--- START ---
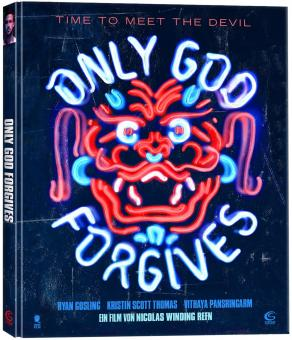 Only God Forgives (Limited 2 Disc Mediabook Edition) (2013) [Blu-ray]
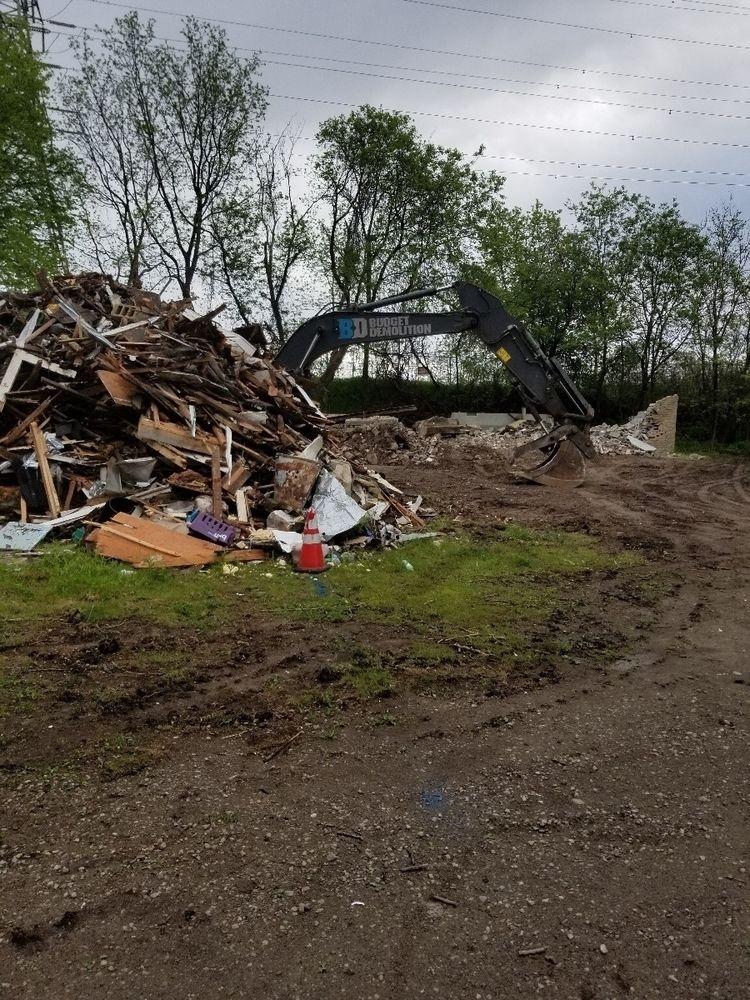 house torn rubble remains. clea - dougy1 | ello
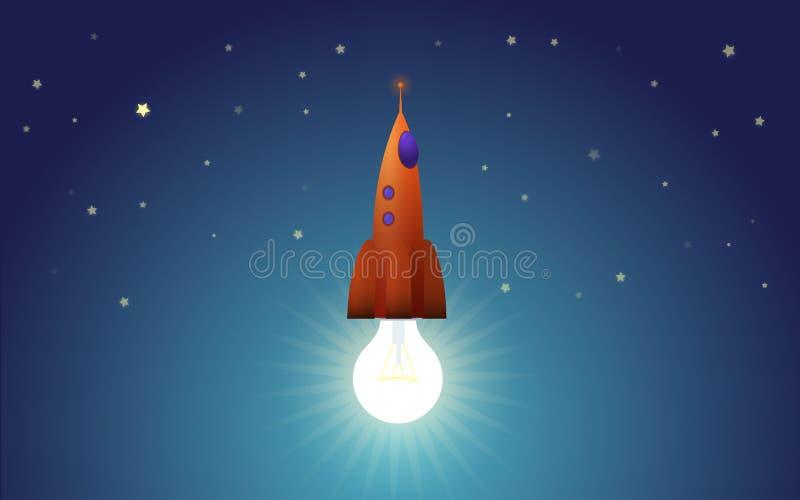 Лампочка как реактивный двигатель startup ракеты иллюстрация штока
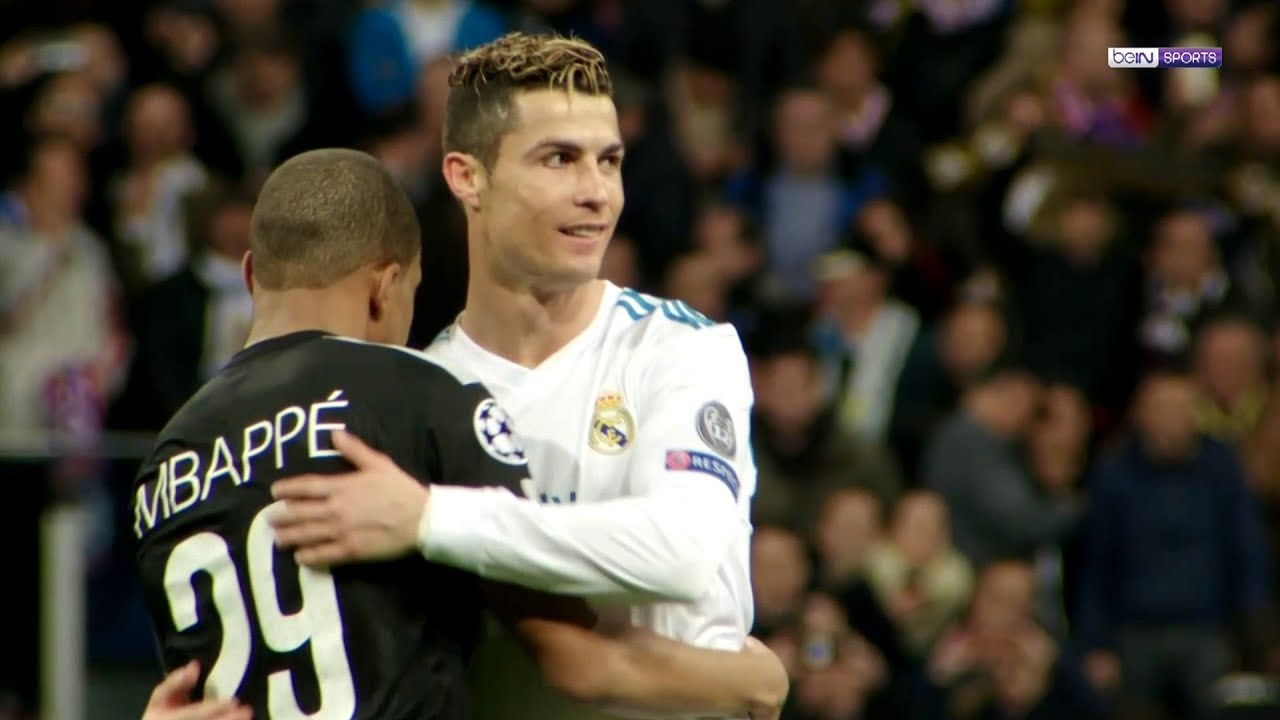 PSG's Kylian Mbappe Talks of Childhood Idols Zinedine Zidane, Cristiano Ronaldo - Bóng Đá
--- END ---
--- START ---
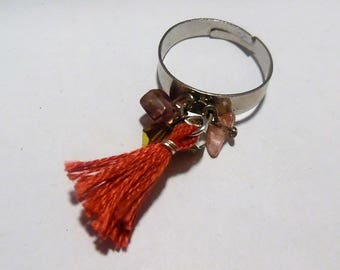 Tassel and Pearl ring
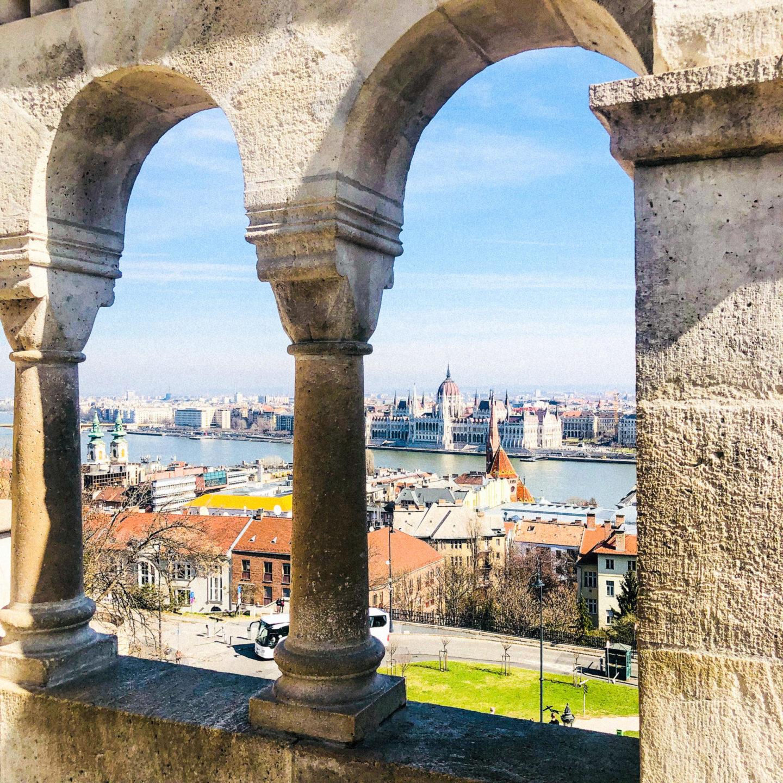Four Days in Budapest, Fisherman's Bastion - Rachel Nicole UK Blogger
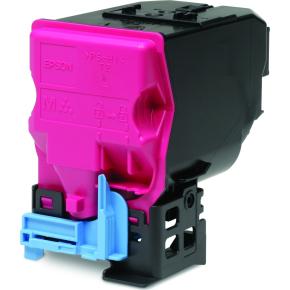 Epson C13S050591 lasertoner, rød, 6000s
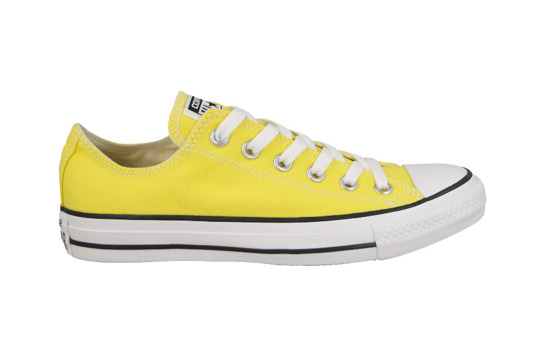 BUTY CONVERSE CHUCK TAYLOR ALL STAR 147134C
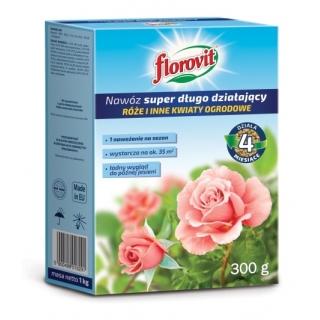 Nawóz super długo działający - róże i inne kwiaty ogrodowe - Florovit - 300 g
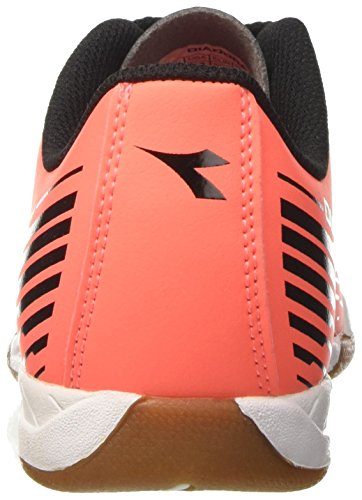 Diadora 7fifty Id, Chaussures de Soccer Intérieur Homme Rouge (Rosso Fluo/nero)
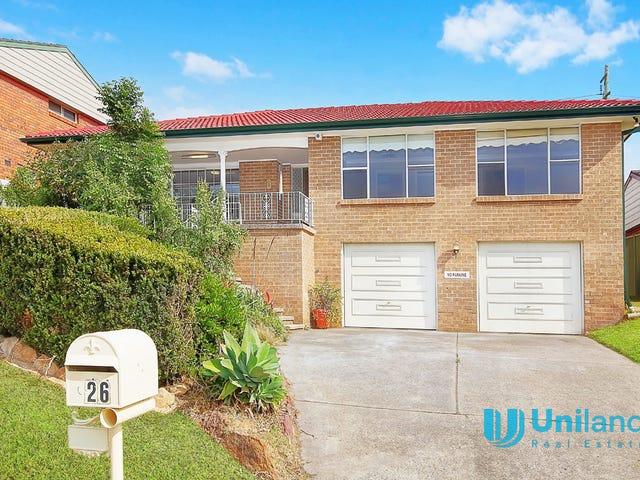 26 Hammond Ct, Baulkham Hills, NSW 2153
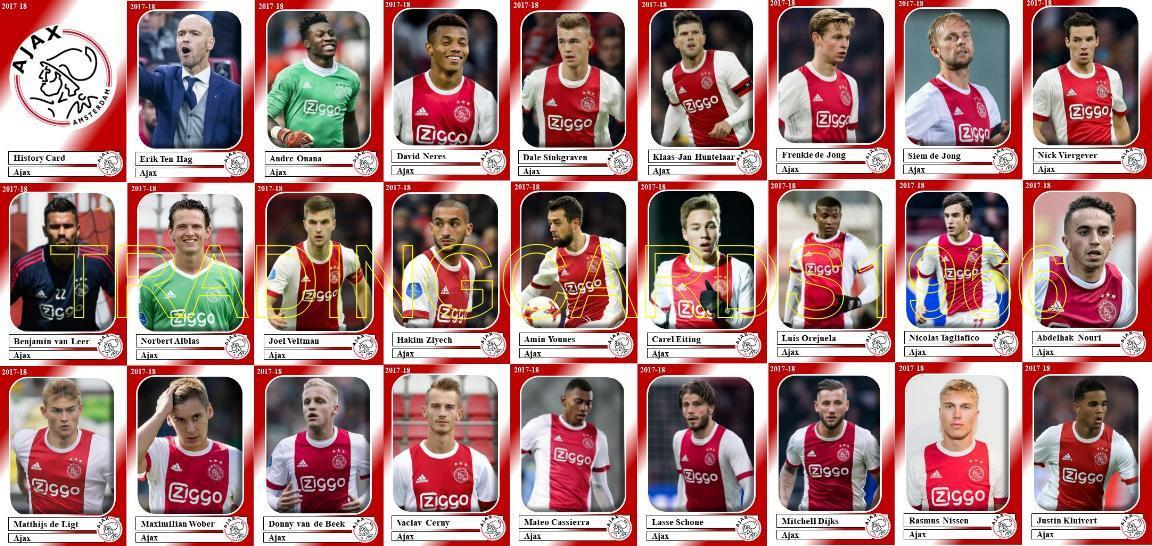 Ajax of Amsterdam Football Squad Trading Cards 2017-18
--- END ---
--- START ---
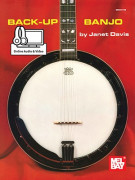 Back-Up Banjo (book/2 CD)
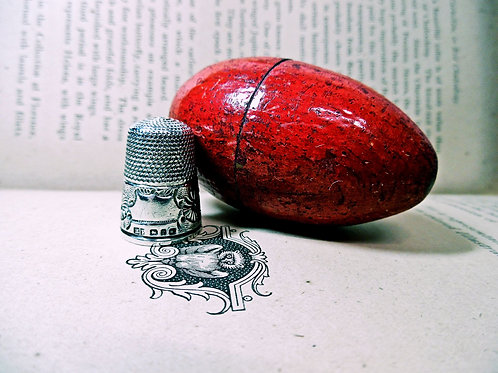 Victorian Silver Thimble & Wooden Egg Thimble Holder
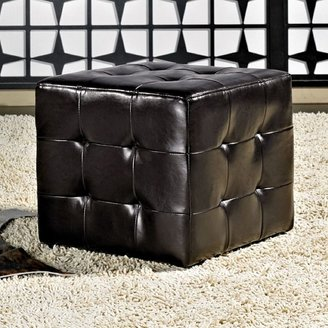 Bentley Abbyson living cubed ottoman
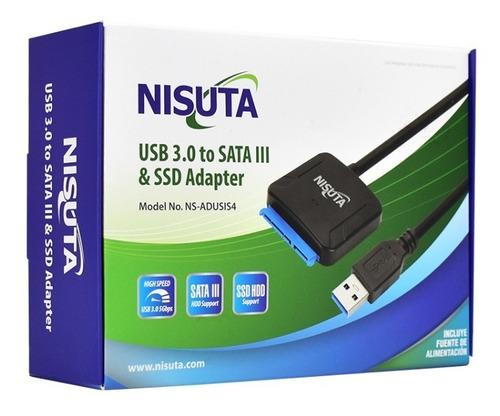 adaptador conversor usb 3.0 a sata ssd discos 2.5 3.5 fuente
--- END ---
Transcribe the listing above exactly, but only from the line with "Four Days in" through the line with "Ajax of Amsterdam". Include both of those lines and omit the pictures.

Four Days in Budapest, Fisherman's Bastion - Rachel Nicole UK Blogger
 Epson C13S050591 lasertoner, rød, 6000s
 BUTY CONVERSE CHUCK TAYLOR ALL STAR 147134C
 Nawóz super długo działający - róże i inne kwiaty ogrodowe - Florovit - 300 g
 Diadora 7fifty Id, Chaussures de Soccer Intérieur Homme Rouge (Rosso Fluo/nero)
 26 Hammond Ct, Baulkham Hills, NSW 2153
 Ajax of Amsterdam Football Squad Trading Cards 2017-18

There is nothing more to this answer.